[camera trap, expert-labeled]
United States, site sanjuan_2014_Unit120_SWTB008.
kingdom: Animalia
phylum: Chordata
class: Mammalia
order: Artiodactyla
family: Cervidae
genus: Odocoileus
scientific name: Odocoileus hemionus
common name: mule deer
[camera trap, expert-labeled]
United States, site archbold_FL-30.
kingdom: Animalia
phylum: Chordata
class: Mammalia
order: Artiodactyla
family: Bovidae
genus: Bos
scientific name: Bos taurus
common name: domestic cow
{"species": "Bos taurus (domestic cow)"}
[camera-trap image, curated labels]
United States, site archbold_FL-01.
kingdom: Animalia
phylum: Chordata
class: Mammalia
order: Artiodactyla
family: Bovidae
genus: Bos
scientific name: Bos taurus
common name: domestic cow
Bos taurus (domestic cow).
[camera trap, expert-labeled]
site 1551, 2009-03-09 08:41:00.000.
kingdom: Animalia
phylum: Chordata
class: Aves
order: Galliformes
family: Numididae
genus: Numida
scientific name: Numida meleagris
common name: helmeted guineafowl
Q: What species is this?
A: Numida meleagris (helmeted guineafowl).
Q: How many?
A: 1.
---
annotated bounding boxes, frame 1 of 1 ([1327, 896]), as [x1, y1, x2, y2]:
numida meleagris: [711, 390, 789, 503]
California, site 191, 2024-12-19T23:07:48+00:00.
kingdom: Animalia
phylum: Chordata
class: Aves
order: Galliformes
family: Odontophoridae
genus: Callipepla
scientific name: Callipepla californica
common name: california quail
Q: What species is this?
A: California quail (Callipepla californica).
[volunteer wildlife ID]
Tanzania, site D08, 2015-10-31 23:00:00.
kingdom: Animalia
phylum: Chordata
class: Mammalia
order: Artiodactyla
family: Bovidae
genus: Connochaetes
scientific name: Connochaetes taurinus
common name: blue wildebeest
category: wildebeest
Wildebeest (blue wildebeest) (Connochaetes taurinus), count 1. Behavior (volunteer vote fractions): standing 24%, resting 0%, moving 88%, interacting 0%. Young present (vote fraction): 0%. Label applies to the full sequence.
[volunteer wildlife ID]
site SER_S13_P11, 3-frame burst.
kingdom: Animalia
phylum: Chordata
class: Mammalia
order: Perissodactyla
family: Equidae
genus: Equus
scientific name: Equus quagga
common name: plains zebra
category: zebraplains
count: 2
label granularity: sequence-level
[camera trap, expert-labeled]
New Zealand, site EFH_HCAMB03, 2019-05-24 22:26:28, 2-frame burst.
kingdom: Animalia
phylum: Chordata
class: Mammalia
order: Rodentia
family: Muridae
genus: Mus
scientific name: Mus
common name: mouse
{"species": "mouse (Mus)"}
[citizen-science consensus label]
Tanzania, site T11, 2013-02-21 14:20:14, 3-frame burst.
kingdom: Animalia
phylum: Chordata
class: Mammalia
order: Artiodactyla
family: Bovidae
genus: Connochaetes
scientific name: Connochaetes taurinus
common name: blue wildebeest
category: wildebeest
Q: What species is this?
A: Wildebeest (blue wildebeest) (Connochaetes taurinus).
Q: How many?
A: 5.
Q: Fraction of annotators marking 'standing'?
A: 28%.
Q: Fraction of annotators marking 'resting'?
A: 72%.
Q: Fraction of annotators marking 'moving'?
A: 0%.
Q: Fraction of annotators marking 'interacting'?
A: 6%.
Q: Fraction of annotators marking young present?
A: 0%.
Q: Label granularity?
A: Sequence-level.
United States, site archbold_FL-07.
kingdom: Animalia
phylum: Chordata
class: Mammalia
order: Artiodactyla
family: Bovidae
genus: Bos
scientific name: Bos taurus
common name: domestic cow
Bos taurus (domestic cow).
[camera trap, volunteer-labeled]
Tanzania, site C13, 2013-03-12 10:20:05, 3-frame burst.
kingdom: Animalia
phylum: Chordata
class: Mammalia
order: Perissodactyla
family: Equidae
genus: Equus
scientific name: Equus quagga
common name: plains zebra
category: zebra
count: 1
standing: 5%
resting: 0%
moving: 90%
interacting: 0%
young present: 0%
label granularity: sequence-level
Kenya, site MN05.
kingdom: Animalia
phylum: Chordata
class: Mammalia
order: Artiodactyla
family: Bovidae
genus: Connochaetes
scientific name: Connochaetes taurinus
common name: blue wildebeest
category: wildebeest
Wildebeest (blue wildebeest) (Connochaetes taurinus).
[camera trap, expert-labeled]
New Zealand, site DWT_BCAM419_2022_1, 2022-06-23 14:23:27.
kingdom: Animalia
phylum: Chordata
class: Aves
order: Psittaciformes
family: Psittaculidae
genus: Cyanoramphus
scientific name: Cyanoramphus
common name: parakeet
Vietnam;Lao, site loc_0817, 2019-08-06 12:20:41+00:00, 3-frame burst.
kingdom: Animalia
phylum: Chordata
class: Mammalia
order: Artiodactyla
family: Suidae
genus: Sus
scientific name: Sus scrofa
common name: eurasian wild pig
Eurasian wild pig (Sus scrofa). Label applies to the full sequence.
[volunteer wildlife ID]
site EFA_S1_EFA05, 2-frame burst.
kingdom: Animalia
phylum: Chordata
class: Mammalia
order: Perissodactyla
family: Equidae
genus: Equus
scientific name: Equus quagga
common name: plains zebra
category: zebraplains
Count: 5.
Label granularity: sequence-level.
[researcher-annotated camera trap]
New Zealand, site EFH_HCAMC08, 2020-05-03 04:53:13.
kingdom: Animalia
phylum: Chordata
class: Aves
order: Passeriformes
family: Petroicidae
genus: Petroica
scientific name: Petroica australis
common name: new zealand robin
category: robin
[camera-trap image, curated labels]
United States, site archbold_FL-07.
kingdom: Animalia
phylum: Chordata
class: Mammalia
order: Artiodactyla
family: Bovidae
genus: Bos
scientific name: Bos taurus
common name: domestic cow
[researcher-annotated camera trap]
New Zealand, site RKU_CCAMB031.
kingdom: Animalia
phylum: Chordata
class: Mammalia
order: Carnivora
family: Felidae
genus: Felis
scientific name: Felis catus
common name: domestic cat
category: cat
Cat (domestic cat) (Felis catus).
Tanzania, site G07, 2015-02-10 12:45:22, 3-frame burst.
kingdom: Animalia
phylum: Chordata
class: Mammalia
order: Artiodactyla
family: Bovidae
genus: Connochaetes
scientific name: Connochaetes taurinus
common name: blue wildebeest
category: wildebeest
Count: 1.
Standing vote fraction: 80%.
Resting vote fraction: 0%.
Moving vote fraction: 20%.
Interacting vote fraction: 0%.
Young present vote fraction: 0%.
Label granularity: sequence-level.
# # #
- **Problem to solve**
Copy out the full set of records precisely, leaving nothing out.

- **Answer space**
[camera trap, expert-labeled]
United States, site sanjuan_2014_Unit120_SWTB008.
kingdom: Animalia
phylum: Chordata
class: Mammalia
order: Artiodactyla
family: Cervidae
genus: Odocoileus
scientific name: Odocoileus hemionus
common name: mule deer
[camera trap, expert-labeled]
United States, site archbold_FL-30.
kingdom: Animalia
phylum: Chordata
class: Mammalia
order: Artiodactyla
family: Bovidae
genus: Bos
scientific name: Bos taurus
common name: domestic cow
{"species": "Bos taurus (domestic cow)"}
[camera-trap image, curated labels]
United States, site archbold_FL-01.
kingdom: Animalia
phylum: Chordata
class: Mammalia
order: Artiodactyla
family: Bovidae
genus: Bos
scientific name: Bos taurus
common name: domestic cow
Bos taurus (domestic cow).
[camera trap, expert-labeled]
site 1551, 2009-03-09 08:41:00.000.
kingdom: Animalia
phylum: Chordata
class: Aves
order: Galliformes
family: Numididae
genus: Numida
scientific name: Numida meleagris
common name: helmeted guineafowl
Q: What species is this?
A: Numida meleagris (helmeted guineafowl).
Q: How many?
A: 1.
---
annotated bounding boxes, frame 1 of 1 ([1327, 896]), as [x1, y1, x2, y2]:
numida meleagris: [711, 390, 789, 503]
California, site 191, 2024-12-19T23:07:48+00:00.
kingdom: Animalia
phylum: Chordata
class: Aves
order: Galliformes
family: Odontophoridae
genus: Callipepla
scientific name: Callipepla californica
common name: california quail
Q: What species is this?
A: California quail (Callipepla californica).
[volunteer wildlife ID]
Tanzania, site D08, 2015-10-31 23:00:00.
kingdom: Animalia
phylum: Chordata
class: Mammalia
order: Artiodactyla
family: Bovidae
genus: Connochaetes
scientific name: Connochaetes taurinus
common name: blue wildebeest
category: wildebeest
Wildebeest (blue wildebeest) (Connochaetes taurinus), count 1. Behavior (volunteer vote fractions): standing 24%, resting 0%, moving 88%, interacting 0%. Young present (vote fraction): 0%. Label applies to the full sequence.
[volunteer wildlife ID]
site SER_S13_P11, 3-frame burst.
kingdom: Animalia
phylum: Chordata
class: Mammalia
order: Perissodactyla
family: Equidae
genus: Equus
scientific name: Equus quagga
common name: plains zebra
category: zebraplains
count: 2
label granularity: sequence-level
[camera trap, expert-labeled]
New Zealand, site EFH_HCAMB03, 2019-05-24 22:26:28, 2-frame burst.
kingdom: Animalia
phylum: Chordata
class: Mammalia
order: Rodentia
family: Muridae
genus: Mus
scientific name: Mus
common name: mouse
{"species": "mouse (Mus)"}
[citizen-science consensus label]
Tanzania, site T11, 2013-02-21 14:20:14, 3-frame burst.
kingdom: Animalia
phylum: Chordata
class: Mammalia
order: Artiodactyla
family: Bovidae
genus: Connochaetes
scientific name: Connochaetes taurinus
common name: blue wildebeest
category: wildebeest
Q: What species is this?
A: Wildebeest (blue wildebeest) (Connochaetes taurinus).
Q: How many?
A: 5.
Q: Fraction of annotators marking 'standing'?
A: 28%.
Q: Fraction of annotators marking 'resting'?
A: 72%.
Q: Fraction of annotators marking 'moving'?
A: 0%.
Q: Fraction of annotators marking 'interacting'?
A: 6%.
Q: Fraction of annotators marking young present?
A: 0%.
Q: Label granularity?
A: Sequence-level.
United States, site archbold_FL-07.
kingdom: Animalia
phylum: Chordata
class: Mammalia
order: Artiodactyla
family: Bovidae
genus: Bos
scientific name: Bos taurus
common name: domestic cow
Bos taurus (domestic cow).
[camera trap, volunteer-labeled]
Tanzania, site C13, 2013-03-12 10:20:05, 3-frame burst.
kingdom: Animalia
phylum: Chordata
class: Mammalia
order: Perissodactyla
family: Equidae
genus: Equus
scientific name: Equus quagga
common name: plains zebra
category: zebra
count: 1
standing: 5%
resting: 0%
moving: 90%
interacting: 0%
young present: 0%
label granularity: sequence-level
Kenya, site MN05.
kingdom: Animalia
phylum: Chordata
class: Mammalia
order: Artiodactyla
family: Bovidae
genus: Connochaetes
scientific name: Connochaetes taurinus
common name: blue wildebeest
category: wildebeest
Wildebeest (blue wildebeest) (Connochaetes taurinus).
[camera trap, expert-labeled]
New Zealand, site DWT_BCAM419_2022_1, 2022-06-23 14:23:27.
kingdom: Animalia
phylum: Chordata
class: Aves
order: Psittaciformes
family: Psittaculidae
genus: Cyanoramphus
scientific name: Cyanoramphus
common name: parakeet
Vietnam;Lao, site loc_0817, 2019-08-06 12:20:41+00:00, 3-frame burst.
kingdom: Animalia
phylum: Chordata
class: Mammalia
order: Artiodactyla
family: Suidae
genus: Sus
scientific name: Sus scrofa
common name: eurasian wild pig
Eurasian wild pig (Sus scrofa). Label applies to the full sequence.
[volunteer wildlife ID]
site EFA_S1_EFA05, 2-frame burst.
kingdom: Animalia
phylum: Chordata
class: Mammalia
order: Perissodactyla
family: Equidae
genus: Equus
scientific name: Equus quagga
common name: plains zebra
category: zebraplains
Count: 5.
Label granularity: sequence-level.
[researcher-annotated camera trap]
New Zealand, site EFH_HCAMC08, 2020-05-03 04:53:13.
kingdom: Animalia
phylum: Chordata
class: Aves
order: Passeriformes
family: Petroicidae
genus: Petroica
scientific name: Petroica australis
common name: new zealand robin
category: robin
[camera-trap image, curated labels]
United States, site archbold_FL-07.
kingdom: Animalia
phylum: Chordata
class: Mammalia
order: Artiodactyla
family: Bovidae
genus: Bos
scientific name: Bos taurus
common name: domestic cow
[researcher-annotated camera trap]
New Zealand, site RKU_CCAMB031.
kingdom: Animalia
phylum: Chordata
class: Mammalia
order: Carnivora
family: Felidae
genus: Felis
scientific name: Felis catus
common name: domestic cat
category: cat
Cat (domestic cat) (Felis catus).
Tanzania, site G07, 2015-02-10 12:45:22, 3-frame burst.
kingdom: Animalia
phylum: Chordata
class: Mammalia
order: Artiodactyla
family: Bovidae
genus: Connochaetes
scientific name: Connochaetes taurinus
common name: blue wildebeest
category: wildebeest
Count: 1.
Standing vote fraction: 80%.
Resting vote fraction: 0%.
Moving vote fraction: 20%.
Interacting vote fraction: 0%.
Young present vote fraction: 0%.
Label granularity: sequence-level.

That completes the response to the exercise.